Para agravar a falta de ímpeto reformista, o nosso sistema eleitoral, usando o método de Hondt, continua a demonstrar a falta de fé na democracia que está implícita no nosso regime: o principal argumento deste método é para que se concentre o poder no vencedor, isto é, para que não seja necessário dialogar para governar, um conceito oposto a um dos princípios básicos da democracia: a pluralidade, e o seu principal alimento: o debate. Por isso hoje quando escrevo isto, sou governado por uma minoria absoluta de 21,3% dos votantes. Isto é, 41,37% de votação no PS, de 51,42% de votantes que foram às urnas. Praticamente um quinto da população tem agora em sua representação um governo quase absoluto no país, porque há outro princípio básico da democracia que falha no nosso regime: a separação de poderes.

A separação de poderes aconselha a distribuição por diferentes órgãos dos seguintes poderes: executivo (governo), legislativo (Assembleia da República) e judicial (tribunais). Ora dado que a maioria parlamentar é legislativa, pertencente a um partido que também aprova o governo no parlamento, partido esse que responde em última instância ao líder do partido que é tipicamente também líder do governo (Primeiro-ministro), perde-se a efectiva separação de poderes. Isto porque, de acordo com a hierarquia actual dos partidos e dos seus deputados, o mesmo homem encabeça neste momento, de facto, o poder legislativo e executivo.

Como jovem, devo dizer que tudo isto me traz preocupação, porque a atenção da actual elite política nas reformas parece centrada sobretudo na descentralização, que a mim me parece secundária e até mesmo desnecessária, chegando mesmo a parecer uma solução da política para a política, sem quaisquer benefícios para o cidadão comum. Pelo andar das coisas, vejo um país assombrado por um futuro aparentemente negro quando olho para tudo o que temos de bom e pressinto a sua insustentabilidade: não consigo vislumbrar agora uma solução para o SNS, e parece-me que o actual caminho levará inevitavelmente à sua dissolução por via da falta de pessoal e equipamento; tudo indica que a seca agravará a nossa agricultura, sem resposta política, com as consequências imprevisíveis que isso traz; pensar em receber uma reforma decente da segurança social daqui a 40 anos é para mim (talvez não seja só eu), como economista, uma impossibilidade aritmética; a nossa economia continuará indefinidamente de bancarrota em bancarrota, e de crise em crise até que a realidade nos obrigue a que nos alinhemos com ela.
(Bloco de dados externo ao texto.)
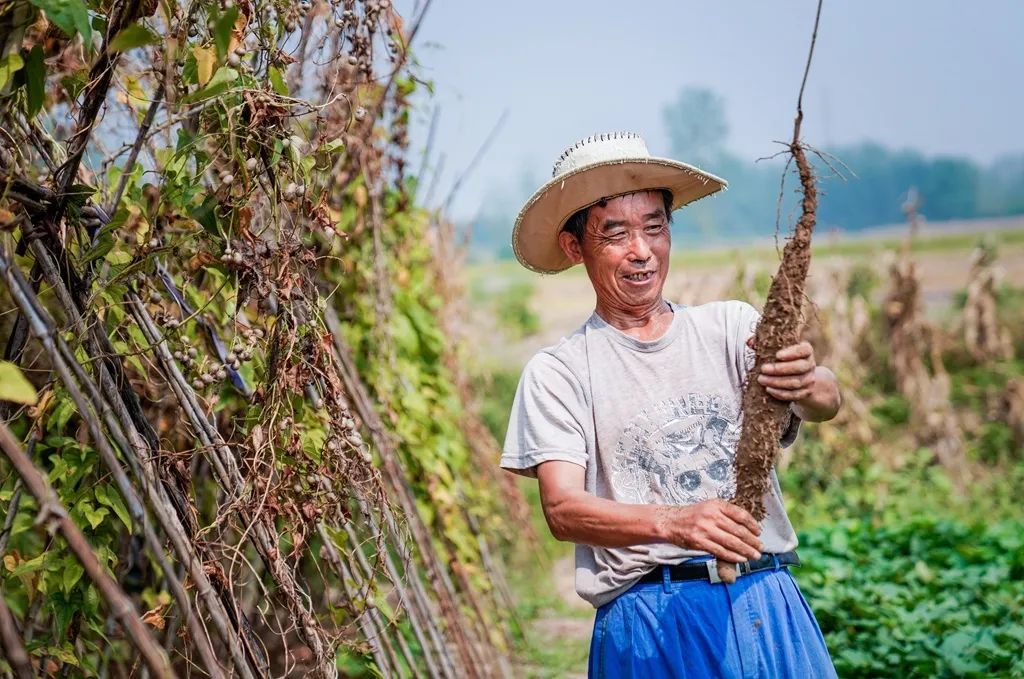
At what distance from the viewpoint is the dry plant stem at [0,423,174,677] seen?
1205 millimetres

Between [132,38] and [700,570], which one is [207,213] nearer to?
[132,38]

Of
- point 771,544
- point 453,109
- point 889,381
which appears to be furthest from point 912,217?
point 771,544

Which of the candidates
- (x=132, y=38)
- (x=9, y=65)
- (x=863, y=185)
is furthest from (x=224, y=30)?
(x=863, y=185)

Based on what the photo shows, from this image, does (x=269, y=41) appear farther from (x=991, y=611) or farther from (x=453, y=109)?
(x=991, y=611)

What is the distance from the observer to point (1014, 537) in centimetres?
469

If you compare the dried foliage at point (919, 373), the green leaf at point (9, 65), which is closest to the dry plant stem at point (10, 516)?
the green leaf at point (9, 65)

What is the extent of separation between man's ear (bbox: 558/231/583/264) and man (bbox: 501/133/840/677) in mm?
63

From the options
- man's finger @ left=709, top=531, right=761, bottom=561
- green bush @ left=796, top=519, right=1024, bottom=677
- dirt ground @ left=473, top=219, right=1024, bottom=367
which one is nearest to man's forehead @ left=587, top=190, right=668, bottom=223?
man's finger @ left=709, top=531, right=761, bottom=561

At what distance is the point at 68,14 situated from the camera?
1.38 metres

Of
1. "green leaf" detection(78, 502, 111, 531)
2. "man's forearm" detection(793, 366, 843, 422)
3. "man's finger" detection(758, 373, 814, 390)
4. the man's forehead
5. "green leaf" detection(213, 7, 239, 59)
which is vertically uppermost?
"green leaf" detection(213, 7, 239, 59)

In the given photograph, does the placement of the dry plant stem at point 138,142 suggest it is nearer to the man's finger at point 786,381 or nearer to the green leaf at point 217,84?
the green leaf at point 217,84

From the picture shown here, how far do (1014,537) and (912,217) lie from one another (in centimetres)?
433

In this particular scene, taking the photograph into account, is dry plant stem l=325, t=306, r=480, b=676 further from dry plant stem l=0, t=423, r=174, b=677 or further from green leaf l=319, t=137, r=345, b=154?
dry plant stem l=0, t=423, r=174, b=677

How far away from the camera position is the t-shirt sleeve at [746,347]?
2021mm
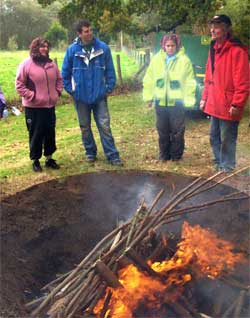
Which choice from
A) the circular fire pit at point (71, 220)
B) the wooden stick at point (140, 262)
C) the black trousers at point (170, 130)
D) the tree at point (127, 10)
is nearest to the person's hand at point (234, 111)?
the black trousers at point (170, 130)

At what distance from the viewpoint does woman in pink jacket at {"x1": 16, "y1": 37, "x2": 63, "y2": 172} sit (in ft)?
16.5

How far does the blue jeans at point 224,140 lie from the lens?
488 cm

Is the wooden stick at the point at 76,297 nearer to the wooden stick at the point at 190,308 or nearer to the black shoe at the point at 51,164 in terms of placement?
the wooden stick at the point at 190,308

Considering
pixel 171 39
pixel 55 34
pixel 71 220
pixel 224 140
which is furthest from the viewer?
pixel 55 34

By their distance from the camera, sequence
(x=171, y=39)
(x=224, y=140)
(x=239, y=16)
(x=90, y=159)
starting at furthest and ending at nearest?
1. (x=239, y=16)
2. (x=90, y=159)
3. (x=171, y=39)
4. (x=224, y=140)

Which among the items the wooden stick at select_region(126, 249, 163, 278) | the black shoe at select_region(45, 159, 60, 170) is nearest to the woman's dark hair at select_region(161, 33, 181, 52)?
the black shoe at select_region(45, 159, 60, 170)

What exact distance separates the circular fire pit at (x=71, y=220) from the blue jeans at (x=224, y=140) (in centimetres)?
123

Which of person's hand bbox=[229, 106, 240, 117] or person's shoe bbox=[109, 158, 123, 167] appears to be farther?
person's shoe bbox=[109, 158, 123, 167]

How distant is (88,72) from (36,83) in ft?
2.22

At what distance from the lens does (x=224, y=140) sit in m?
4.95

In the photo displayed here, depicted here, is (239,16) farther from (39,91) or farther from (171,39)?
(39,91)

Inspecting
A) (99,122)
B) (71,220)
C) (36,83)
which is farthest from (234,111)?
(36,83)

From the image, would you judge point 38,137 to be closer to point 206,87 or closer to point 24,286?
point 206,87

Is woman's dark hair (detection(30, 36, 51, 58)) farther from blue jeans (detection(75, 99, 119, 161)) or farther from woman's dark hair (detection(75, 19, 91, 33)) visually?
blue jeans (detection(75, 99, 119, 161))
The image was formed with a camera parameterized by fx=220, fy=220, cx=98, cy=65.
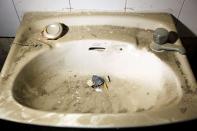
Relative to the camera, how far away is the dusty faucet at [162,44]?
92cm

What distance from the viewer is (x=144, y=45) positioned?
0.98 meters

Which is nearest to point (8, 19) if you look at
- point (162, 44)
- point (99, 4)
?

A falta de uma liderança, um projecto, uma solução credível para Portugal coloca uma nuvem negra sobre o futuro que este país tem pela frente, e a leveza com que se enfrentam os problemas estruturais, que são graves, leveza essa que muitas vezes apenas serve para salvar a face de um ou mais decisores políticos em detrimento do serviço público, levam-me a ter esta visão. Faz falta uma postura humilde perante a política, com posições claras e transparentes, soluções realistas e um espírito de serviço. Por isto, a meu ver, o CDS faz muita falta a Portugal, por ser um partido que tem tido a postura e atitude certa neste sentido, e por ser, dos que conheço, o que mais se aproxima de uma visão para o país com um espírito reformista adaptado à realidade que o país vive. Admito que não tenha todas as soluções, mas é um partido que dialoga e que, juntamente com outros, certamente contribuiria para a tal visão que faz tanta falta a este país.